WORK TO BE COMPLETED>
In the records below, locate the line containing "What ordering puts", then output that line and all later lines exactly, through the last one.
BEGIN
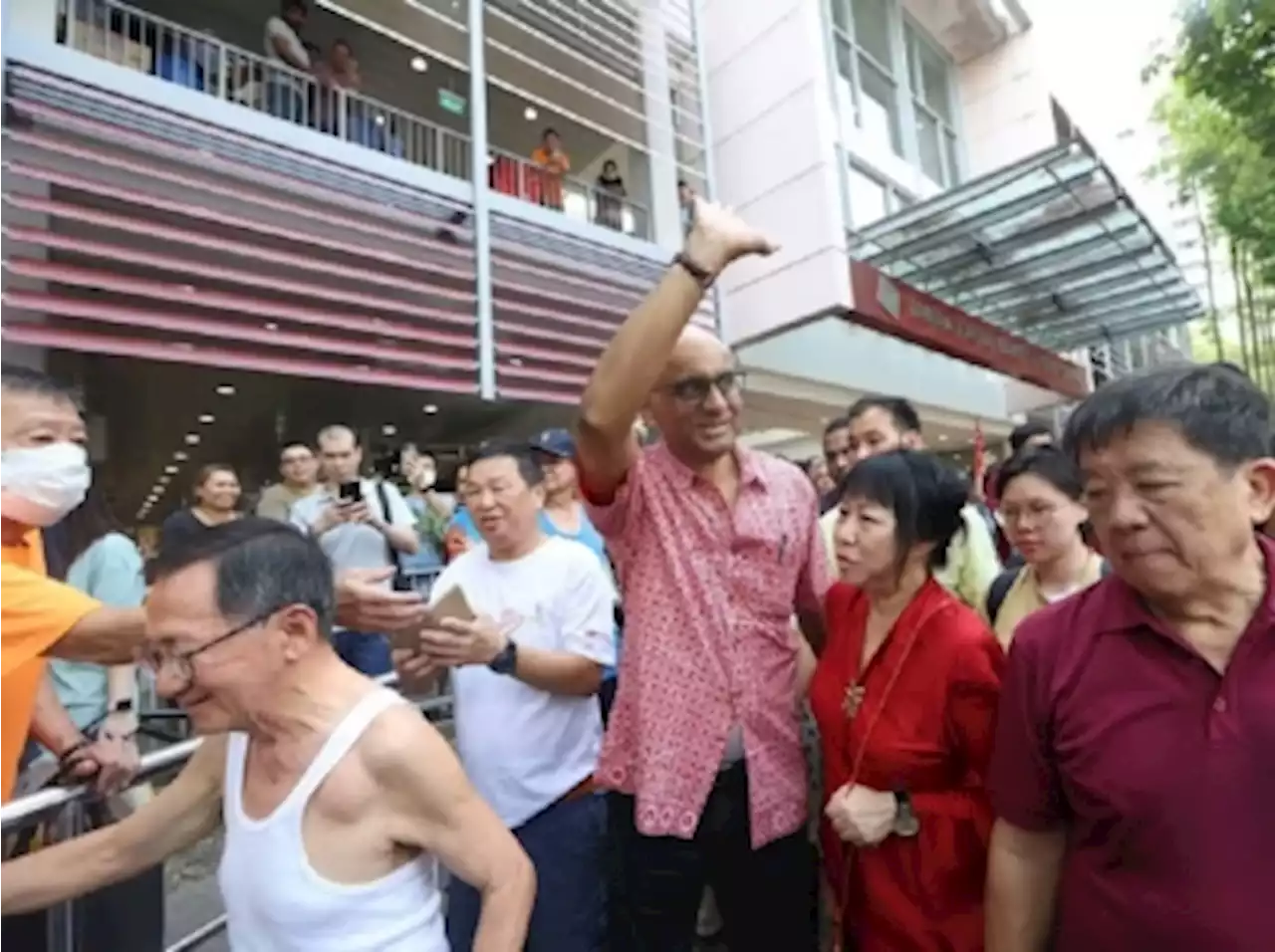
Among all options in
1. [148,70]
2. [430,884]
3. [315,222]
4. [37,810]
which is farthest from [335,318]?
[430,884]

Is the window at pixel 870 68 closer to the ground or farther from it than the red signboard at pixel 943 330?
farther from it

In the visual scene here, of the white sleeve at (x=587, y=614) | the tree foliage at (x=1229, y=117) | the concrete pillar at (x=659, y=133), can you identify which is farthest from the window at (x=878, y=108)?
the white sleeve at (x=587, y=614)

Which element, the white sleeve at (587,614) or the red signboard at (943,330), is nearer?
the white sleeve at (587,614)

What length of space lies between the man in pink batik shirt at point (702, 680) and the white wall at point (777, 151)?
27.4 feet

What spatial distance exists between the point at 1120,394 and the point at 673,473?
32.3 inches

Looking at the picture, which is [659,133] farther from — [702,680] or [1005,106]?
[702,680]

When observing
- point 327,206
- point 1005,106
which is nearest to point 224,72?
point 327,206

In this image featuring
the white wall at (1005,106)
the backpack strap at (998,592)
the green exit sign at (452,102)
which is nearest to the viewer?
the backpack strap at (998,592)

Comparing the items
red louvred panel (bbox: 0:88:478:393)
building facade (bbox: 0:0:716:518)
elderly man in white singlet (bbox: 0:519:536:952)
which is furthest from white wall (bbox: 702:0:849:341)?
elderly man in white singlet (bbox: 0:519:536:952)

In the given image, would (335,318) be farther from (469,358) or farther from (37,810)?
(37,810)

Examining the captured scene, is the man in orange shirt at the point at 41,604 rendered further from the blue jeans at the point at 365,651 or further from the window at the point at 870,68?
the window at the point at 870,68

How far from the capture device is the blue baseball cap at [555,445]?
2790 mm

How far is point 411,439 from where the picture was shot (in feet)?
39.5

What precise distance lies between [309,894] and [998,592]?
1735mm
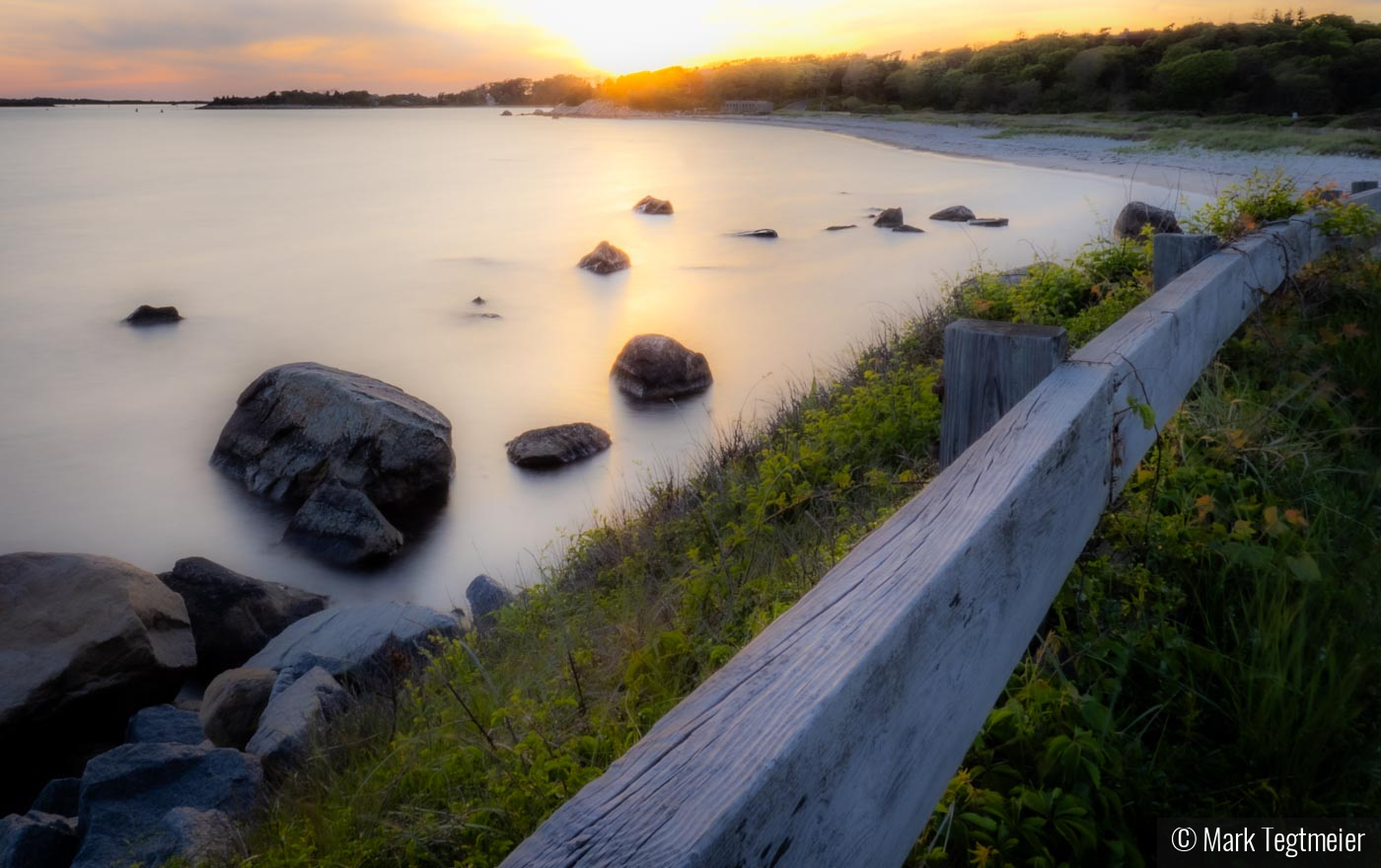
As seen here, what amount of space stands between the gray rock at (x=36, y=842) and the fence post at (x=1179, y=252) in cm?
617

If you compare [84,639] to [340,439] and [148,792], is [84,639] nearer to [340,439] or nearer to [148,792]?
[148,792]

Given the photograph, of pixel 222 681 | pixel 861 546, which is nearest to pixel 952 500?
pixel 861 546

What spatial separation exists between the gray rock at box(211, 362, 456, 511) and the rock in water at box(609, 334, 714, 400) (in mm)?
3885

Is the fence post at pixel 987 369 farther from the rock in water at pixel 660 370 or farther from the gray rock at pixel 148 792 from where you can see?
the rock in water at pixel 660 370

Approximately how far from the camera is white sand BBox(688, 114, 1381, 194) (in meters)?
28.8

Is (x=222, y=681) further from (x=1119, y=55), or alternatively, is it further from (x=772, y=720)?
(x=1119, y=55)

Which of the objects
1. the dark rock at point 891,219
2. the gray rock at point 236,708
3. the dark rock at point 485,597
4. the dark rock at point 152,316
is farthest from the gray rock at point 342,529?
the dark rock at point 891,219

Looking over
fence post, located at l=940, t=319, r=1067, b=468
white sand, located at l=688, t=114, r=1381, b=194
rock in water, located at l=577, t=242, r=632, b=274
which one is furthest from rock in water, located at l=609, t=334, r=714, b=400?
rock in water, located at l=577, t=242, r=632, b=274

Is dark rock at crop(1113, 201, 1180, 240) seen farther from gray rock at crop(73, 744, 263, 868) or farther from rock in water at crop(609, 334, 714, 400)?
gray rock at crop(73, 744, 263, 868)

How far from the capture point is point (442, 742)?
3.67 meters

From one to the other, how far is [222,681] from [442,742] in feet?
10.2

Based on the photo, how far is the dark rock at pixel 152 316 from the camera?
70.7ft

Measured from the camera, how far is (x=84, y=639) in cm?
608

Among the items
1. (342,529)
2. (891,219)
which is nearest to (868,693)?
(342,529)
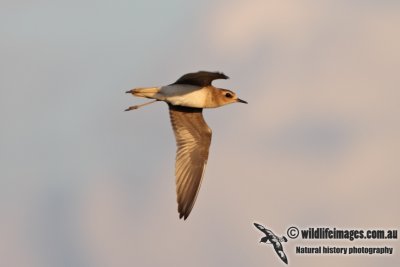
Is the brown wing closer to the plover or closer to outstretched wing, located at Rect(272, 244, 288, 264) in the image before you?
the plover

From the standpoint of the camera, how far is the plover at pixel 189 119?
99.0 ft

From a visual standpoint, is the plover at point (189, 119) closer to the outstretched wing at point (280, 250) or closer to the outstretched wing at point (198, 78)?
the outstretched wing at point (198, 78)

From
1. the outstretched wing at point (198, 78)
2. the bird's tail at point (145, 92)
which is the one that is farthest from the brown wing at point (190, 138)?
the bird's tail at point (145, 92)

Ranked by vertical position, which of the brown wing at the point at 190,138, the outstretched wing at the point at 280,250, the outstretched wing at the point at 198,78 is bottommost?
the outstretched wing at the point at 280,250

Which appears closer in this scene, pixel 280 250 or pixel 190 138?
pixel 190 138

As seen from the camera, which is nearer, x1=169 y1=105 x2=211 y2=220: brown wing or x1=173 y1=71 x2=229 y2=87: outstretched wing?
x1=173 y1=71 x2=229 y2=87: outstretched wing

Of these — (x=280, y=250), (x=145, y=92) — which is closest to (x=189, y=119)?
(x=145, y=92)

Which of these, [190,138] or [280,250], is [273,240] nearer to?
[280,250]

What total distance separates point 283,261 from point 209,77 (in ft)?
36.5

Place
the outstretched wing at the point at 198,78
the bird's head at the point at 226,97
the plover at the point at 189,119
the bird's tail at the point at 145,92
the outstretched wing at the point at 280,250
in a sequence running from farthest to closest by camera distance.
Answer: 1. the outstretched wing at the point at 280,250
2. the bird's head at the point at 226,97
3. the plover at the point at 189,119
4. the bird's tail at the point at 145,92
5. the outstretched wing at the point at 198,78

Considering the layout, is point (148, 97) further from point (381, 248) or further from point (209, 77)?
point (381, 248)

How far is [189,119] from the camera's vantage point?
106ft

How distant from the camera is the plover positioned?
3019 cm

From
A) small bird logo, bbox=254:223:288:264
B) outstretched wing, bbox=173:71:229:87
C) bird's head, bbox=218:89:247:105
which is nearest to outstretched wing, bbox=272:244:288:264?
small bird logo, bbox=254:223:288:264
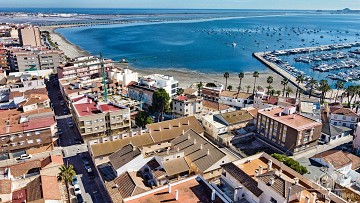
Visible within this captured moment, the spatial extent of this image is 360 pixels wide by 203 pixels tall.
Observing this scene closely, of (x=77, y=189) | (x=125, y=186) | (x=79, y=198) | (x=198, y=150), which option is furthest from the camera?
(x=198, y=150)

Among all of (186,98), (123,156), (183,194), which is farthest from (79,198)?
(186,98)

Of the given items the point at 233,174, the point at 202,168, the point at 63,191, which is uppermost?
the point at 233,174

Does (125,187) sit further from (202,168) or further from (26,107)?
(26,107)

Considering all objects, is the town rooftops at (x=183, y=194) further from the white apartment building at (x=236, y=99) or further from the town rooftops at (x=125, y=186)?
the white apartment building at (x=236, y=99)

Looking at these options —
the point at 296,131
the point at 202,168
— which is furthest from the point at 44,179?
the point at 296,131

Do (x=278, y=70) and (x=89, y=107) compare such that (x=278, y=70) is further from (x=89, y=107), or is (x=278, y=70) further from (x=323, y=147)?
(x=89, y=107)

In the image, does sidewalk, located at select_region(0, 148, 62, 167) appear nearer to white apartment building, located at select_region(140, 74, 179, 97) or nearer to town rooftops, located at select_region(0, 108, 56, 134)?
town rooftops, located at select_region(0, 108, 56, 134)
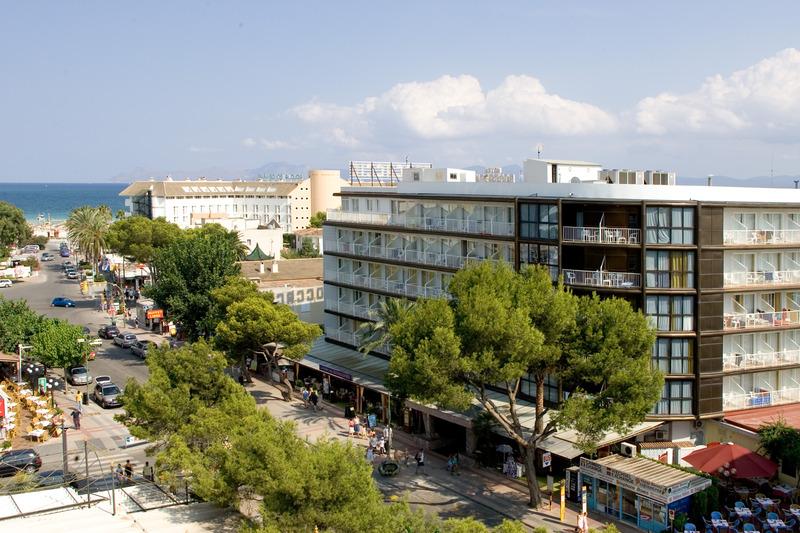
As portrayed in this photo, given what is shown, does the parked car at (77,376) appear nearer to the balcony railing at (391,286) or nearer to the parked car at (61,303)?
the balcony railing at (391,286)

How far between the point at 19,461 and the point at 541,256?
96.3 feet

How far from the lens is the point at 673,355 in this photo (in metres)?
41.8

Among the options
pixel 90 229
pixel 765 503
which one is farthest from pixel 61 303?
pixel 765 503

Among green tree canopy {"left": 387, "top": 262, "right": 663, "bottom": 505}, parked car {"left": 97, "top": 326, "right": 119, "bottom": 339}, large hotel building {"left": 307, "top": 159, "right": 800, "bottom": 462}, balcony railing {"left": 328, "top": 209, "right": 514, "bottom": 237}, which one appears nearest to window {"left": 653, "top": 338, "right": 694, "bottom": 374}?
large hotel building {"left": 307, "top": 159, "right": 800, "bottom": 462}

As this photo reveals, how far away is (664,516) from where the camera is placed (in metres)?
34.4

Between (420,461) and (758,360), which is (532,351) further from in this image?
(758,360)

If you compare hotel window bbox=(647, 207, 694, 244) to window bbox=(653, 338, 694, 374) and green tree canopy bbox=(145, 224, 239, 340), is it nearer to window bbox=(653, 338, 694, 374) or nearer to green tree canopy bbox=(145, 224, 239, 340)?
window bbox=(653, 338, 694, 374)

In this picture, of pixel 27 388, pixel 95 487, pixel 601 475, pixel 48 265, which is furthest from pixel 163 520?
pixel 48 265

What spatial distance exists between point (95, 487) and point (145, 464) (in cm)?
473

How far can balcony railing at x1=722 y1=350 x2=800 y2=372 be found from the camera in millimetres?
42875

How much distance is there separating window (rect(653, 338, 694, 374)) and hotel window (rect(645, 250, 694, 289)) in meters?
2.90

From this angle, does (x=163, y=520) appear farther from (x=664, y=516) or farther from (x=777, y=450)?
(x=777, y=450)

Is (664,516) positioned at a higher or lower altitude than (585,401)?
lower

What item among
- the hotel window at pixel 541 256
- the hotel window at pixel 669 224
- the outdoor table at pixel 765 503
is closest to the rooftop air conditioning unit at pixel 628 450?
the outdoor table at pixel 765 503
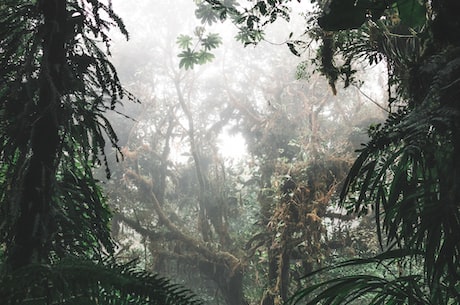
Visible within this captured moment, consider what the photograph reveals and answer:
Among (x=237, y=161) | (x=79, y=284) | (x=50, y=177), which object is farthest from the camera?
(x=237, y=161)

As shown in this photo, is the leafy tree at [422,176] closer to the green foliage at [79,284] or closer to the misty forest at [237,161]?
the misty forest at [237,161]

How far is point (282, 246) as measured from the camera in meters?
7.20

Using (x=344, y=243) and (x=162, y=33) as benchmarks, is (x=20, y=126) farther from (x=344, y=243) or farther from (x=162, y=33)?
(x=162, y=33)

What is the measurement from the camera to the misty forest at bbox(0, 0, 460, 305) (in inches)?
47.2

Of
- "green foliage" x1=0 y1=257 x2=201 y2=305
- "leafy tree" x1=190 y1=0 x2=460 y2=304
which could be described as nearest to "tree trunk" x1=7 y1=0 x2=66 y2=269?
"green foliage" x1=0 y1=257 x2=201 y2=305

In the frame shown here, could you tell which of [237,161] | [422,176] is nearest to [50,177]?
[422,176]

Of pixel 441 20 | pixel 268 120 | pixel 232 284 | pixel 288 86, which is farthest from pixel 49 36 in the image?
pixel 288 86

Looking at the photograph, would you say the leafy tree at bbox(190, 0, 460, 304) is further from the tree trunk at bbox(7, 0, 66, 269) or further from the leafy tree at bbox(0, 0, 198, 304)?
the tree trunk at bbox(7, 0, 66, 269)

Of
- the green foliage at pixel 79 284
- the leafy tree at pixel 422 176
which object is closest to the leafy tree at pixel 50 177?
the green foliage at pixel 79 284

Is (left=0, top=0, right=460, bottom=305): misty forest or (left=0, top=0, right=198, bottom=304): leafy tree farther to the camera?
(left=0, top=0, right=460, bottom=305): misty forest

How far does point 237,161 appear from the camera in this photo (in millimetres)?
13023

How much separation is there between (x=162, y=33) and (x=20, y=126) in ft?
59.5

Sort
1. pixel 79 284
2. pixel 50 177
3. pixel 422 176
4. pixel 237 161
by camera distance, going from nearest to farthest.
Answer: pixel 79 284
pixel 50 177
pixel 422 176
pixel 237 161

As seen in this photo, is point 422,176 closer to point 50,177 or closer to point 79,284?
point 79,284
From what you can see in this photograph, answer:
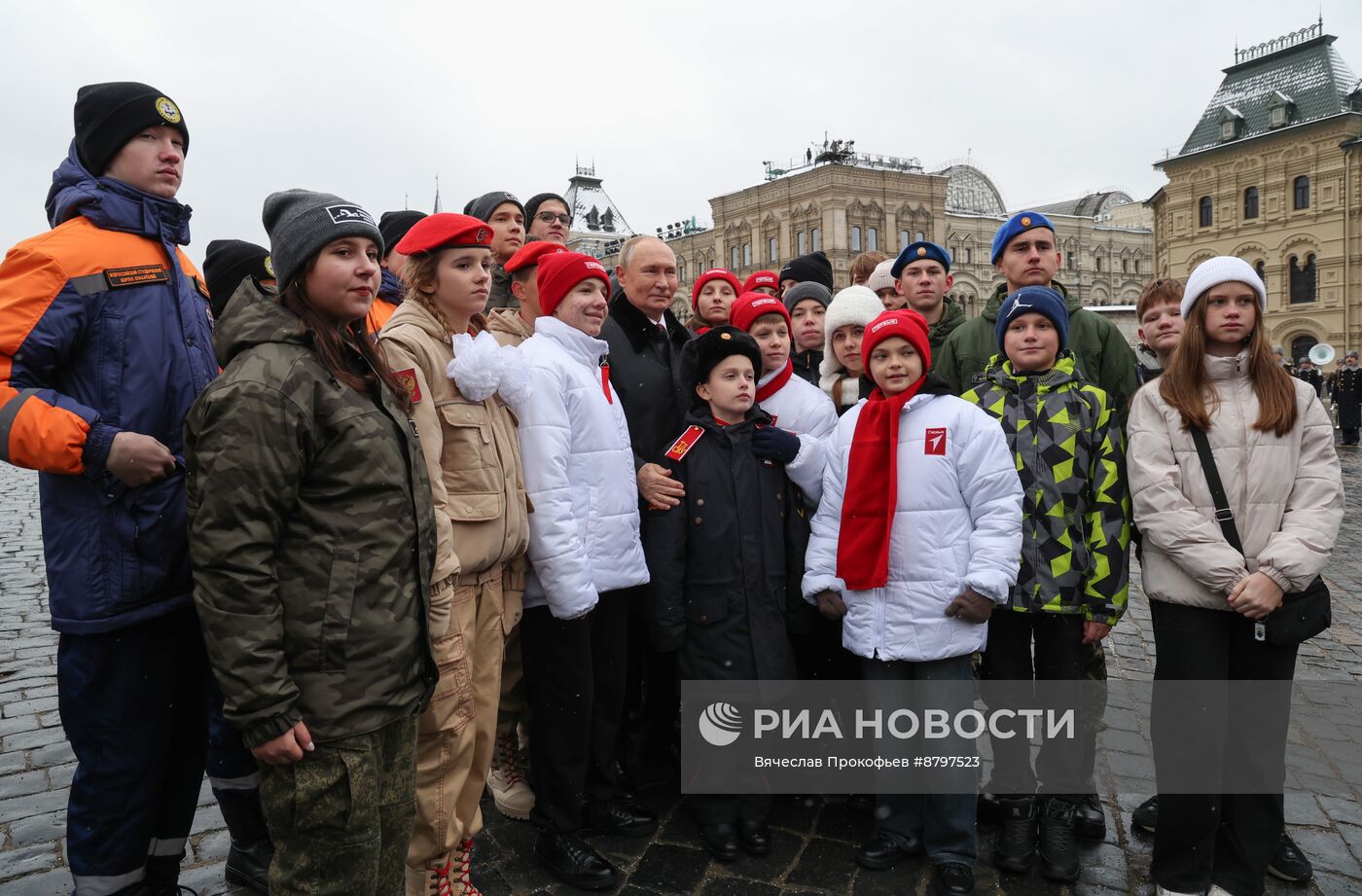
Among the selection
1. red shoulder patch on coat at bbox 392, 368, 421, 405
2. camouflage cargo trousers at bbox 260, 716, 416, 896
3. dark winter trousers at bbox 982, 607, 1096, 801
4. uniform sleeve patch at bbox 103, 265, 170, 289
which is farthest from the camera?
dark winter trousers at bbox 982, 607, 1096, 801

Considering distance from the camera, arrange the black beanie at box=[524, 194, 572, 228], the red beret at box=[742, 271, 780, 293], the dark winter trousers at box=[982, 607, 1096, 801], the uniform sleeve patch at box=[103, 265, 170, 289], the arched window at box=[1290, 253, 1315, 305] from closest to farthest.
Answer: the uniform sleeve patch at box=[103, 265, 170, 289], the dark winter trousers at box=[982, 607, 1096, 801], the red beret at box=[742, 271, 780, 293], the black beanie at box=[524, 194, 572, 228], the arched window at box=[1290, 253, 1315, 305]

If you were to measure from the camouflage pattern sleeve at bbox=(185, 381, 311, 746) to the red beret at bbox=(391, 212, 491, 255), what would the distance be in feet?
3.41

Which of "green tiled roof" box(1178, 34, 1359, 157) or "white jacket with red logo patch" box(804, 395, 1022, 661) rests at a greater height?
"green tiled roof" box(1178, 34, 1359, 157)

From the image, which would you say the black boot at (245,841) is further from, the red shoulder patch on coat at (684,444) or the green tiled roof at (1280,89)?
the green tiled roof at (1280,89)

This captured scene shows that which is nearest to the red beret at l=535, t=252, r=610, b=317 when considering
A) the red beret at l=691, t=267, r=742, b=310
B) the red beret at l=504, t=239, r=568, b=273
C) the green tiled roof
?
the red beret at l=504, t=239, r=568, b=273

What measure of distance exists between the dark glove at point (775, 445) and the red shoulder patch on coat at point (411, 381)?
153cm

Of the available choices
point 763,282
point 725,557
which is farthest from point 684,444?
point 763,282

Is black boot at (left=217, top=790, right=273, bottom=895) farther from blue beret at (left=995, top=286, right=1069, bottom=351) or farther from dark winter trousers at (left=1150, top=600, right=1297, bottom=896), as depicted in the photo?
blue beret at (left=995, top=286, right=1069, bottom=351)

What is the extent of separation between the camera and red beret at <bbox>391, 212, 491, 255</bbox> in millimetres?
2977

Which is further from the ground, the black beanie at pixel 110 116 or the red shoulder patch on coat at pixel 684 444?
the black beanie at pixel 110 116

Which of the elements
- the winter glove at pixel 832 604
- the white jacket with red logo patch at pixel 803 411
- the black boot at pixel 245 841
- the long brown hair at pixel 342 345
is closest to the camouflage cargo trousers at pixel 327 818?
the long brown hair at pixel 342 345

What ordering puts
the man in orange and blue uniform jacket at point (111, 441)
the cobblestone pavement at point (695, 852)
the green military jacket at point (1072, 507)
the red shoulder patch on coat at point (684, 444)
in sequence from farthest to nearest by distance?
the red shoulder patch on coat at point (684, 444), the green military jacket at point (1072, 507), the cobblestone pavement at point (695, 852), the man in orange and blue uniform jacket at point (111, 441)

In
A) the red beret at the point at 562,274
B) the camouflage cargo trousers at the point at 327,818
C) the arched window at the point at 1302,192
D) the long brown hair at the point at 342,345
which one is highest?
the arched window at the point at 1302,192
END
SOLUTION FOR THIS TASK>
What ordering puts
the man in orange and blue uniform jacket at point (111, 441)
the cobblestone pavement at point (695, 852)
the green military jacket at point (1072, 507)
the red shoulder patch on coat at point (684, 444)
in sequence from farthest to nearest by distance?
the red shoulder patch on coat at point (684, 444), the green military jacket at point (1072, 507), the cobblestone pavement at point (695, 852), the man in orange and blue uniform jacket at point (111, 441)

In
A) the red beret at the point at 562,274
B) the camouflage cargo trousers at the point at 327,818
C) the arched window at the point at 1302,192
D) the long brown hair at the point at 342,345
which one is highest?
the arched window at the point at 1302,192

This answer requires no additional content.